There are currently 2,358 lawyers accredited to provide legal aid under YBGK, with 1,706 being active.

In the same report, it was stated that Malaysian Bar president Steven Thiru had raised the issue of delayed payments with the Attorney-General who chairs the YBGK Board and the minister in charge of legal affairs, who is also YBGK’s patron.

It also said several Bar Council staff were sent to YBGK headquarters since last August to help clear the backlog in processing of payments, while the YBGK board had directed the foundation’s manager to prioritise clearing outstanding claims and for all eligible claims made up to September 2016 to be cleared by the end of 2016.

“Since then, there has been some improvement in the release of payments to YBGK lawyers, but the issue has not been completely resolved. YBGK lawyers have also had to contend with deductions being made when claims are paid,” it said, adding that the YBGK headquarters has since been directed to proceed in a more “reasonable” manner in relation to the claims amount.

The report said clear timelines should be established after the backlog is cleared for timeframes on submission of claims by YBGK lawyers for services rendered, for the Legal Aid Centre to process and submit the claims to YBGK headquarters, and for the YBGK headquarters to make out the payments to lawyers.

Prime Minister Datuk Seri Najib Razak had launched the YBGK scheme on February 25, 2011, and it began operations on April 2, 2012. The YBGK website stated that RM5 million was needed for its launch.

In the prime minister’s Budget 2012 speech, he announced the federal government would provide an additional RM10 million in 2012 to bring the total sum for the scheme to RM15 million. The Budget 2013 speech confirmed that RM14 million was provided as launching grant and that an additional allocation of RM20 million is to be allocated for 2013.

Checks by Malay Mail Online showed that YBGK did not receive any mention in the prime minister’s Budget speeches in subsequent years.

The YBGK is one of three official avenues for legal aid in the country and the only one solely dedicated to criminal cases, giving free legal assistance to both young non-Malaysian offenders aged below 18 and Malaysian citizens in such cases.

YBGK provides free legal aid to all Malaysians regardless of their financial means when they are arrested and detained at the police station and during remand hearings, besides representing accused individuals applying for bail and when they are charged in court. Only those earning below RM36,000 annually will be eligible for YBGK aid during trials.

The Malaysian Bar president had at the opening of the legal year last year said YBGK lawyers had since December 2014 met with 40 death row prisoners to assist them in seeking a pardon, and had at this year’s opening of the legal year stressed that a state-funded legal aid programme such as YBGK is as important as a state-funded public health scheme and that it would be unthinkable for such services to be wound down.

The Bar Council’s self-funded Legal Aid Centres that are set up in all states in Peninsular Malaysia handles cases involving matters such as criminal, family, Shariah and employment law, with the almost four-decades-old initiative assisting 19,629 people in 2016.

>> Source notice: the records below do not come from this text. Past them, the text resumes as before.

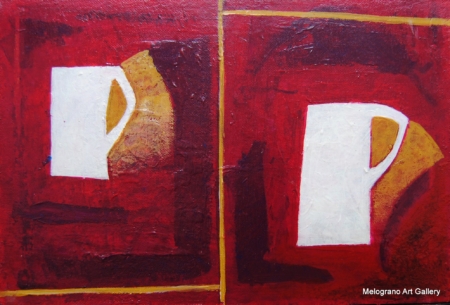 Due tazze bianche con manico giallo, divise da linea verticale su fondo rosso stratificato, serie “Ombre bianche” di Paolo Fidanzi.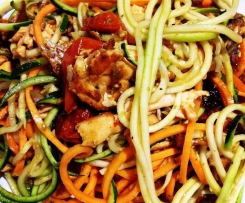 Pesto Salmon and Veg Noodles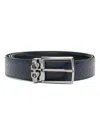 Ferragamo Double Gancini Logo-debossed Leather Belt In Black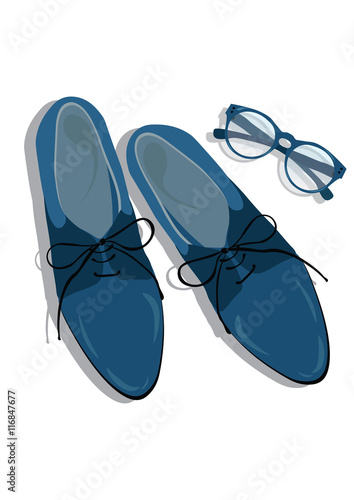 Male shoes top view. Elegant shoes Vector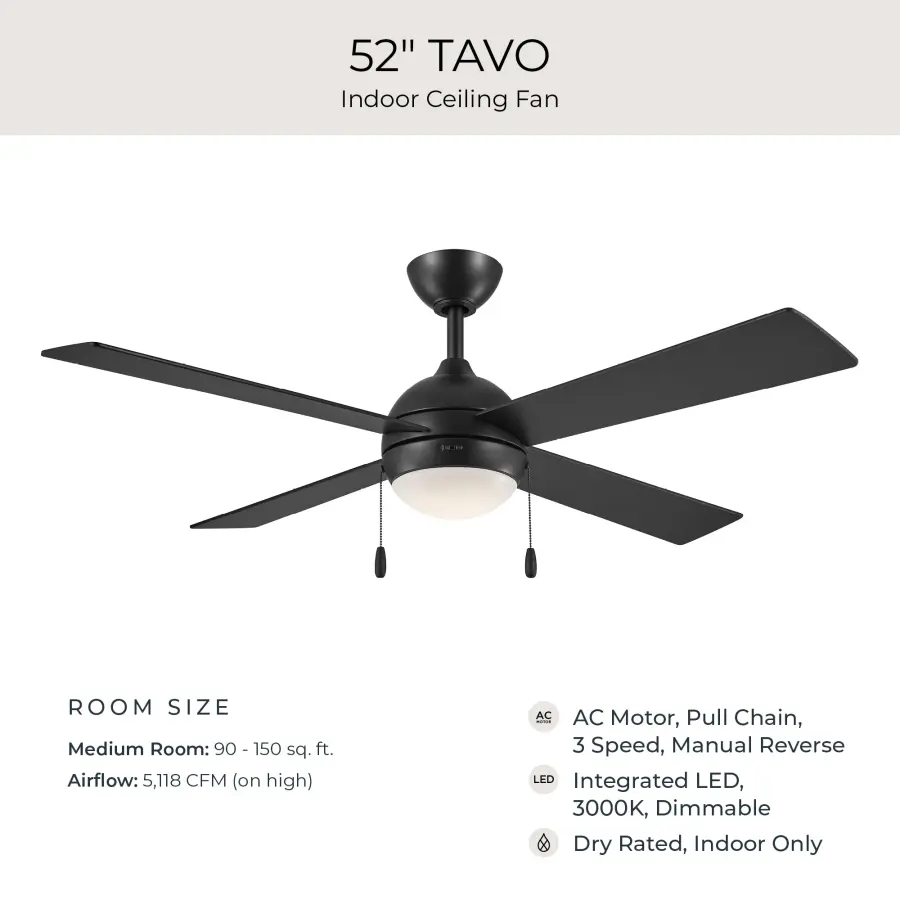 Tavo 52" Pull Chain Ceiling Fan - Image 26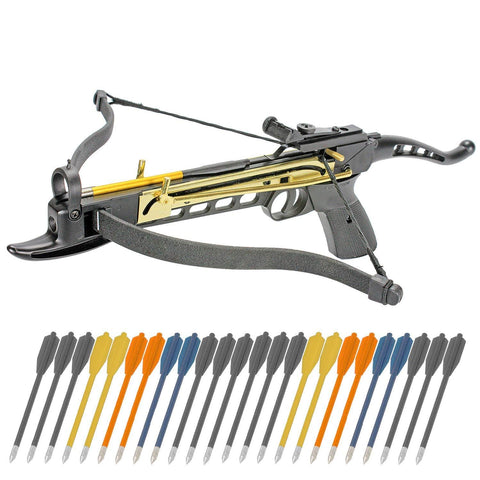 Crossbow Self-Cocking 80 LBS by KingsArchery® with Adjustable Sights, 3 Aluminium Arrow Bolts, and Bonus 24-pack of Colored PVC Arrow Bolts + KingsArchery® Warranty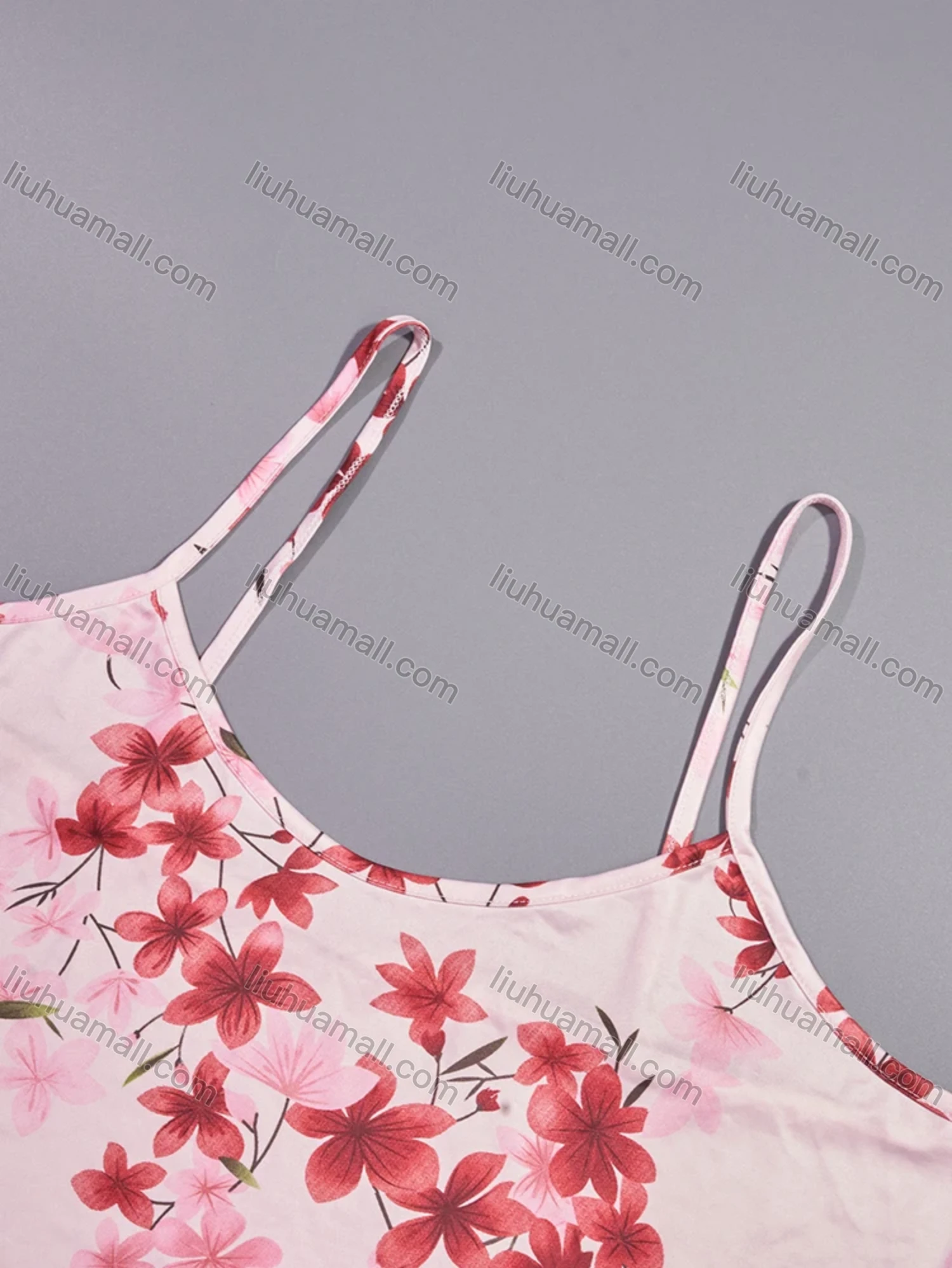 Wholesale Women's Comfy Milk Silk Floral Print Lettuce Trim Cami Lounge Midi Nightdress DM1105-01# - Liuhuamall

The Legal Aid Centres gave free legal aid to 18,851 people in 2015, 19,057 in 2014, 20,822 in 2013 and 21,381 in 2012 and 24,562 in 2011, the report showed.

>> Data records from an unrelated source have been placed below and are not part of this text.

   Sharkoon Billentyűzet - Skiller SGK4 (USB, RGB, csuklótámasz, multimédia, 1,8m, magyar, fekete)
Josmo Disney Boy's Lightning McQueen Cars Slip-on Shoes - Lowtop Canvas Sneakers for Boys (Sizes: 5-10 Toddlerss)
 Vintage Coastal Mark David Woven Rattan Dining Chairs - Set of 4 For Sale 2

As for the Legal Aid Department, Malay Mail Online’s checks showed that the estimated government allocation for this department that is parked under the Prime Minister’s Department’s Legal Affairs Division for 2017 is RM23,562,600, as compared to 2016’s RM27,480,500.

The Legal Aid Department assists Malaysians in civil, criminal, Shariah case, with those earning less than RM25,000 annually are eligible for free legal aid services, while those earning between RM25,000 and RM30,000 will have to contribute RM300 for the legal aid services.

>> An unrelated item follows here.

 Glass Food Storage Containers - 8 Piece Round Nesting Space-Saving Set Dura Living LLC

Last August, de facto law minister Datuk Seri Azalina Othman Said said the government was studying the possibility of streamlining legal aid services to address possible overlap between those provided by the government, the Malaysian Bar and non-governmental organisations, adding that the government may look into how it would determine who is entitled to receive legal aid instead of just judging based on their income levels.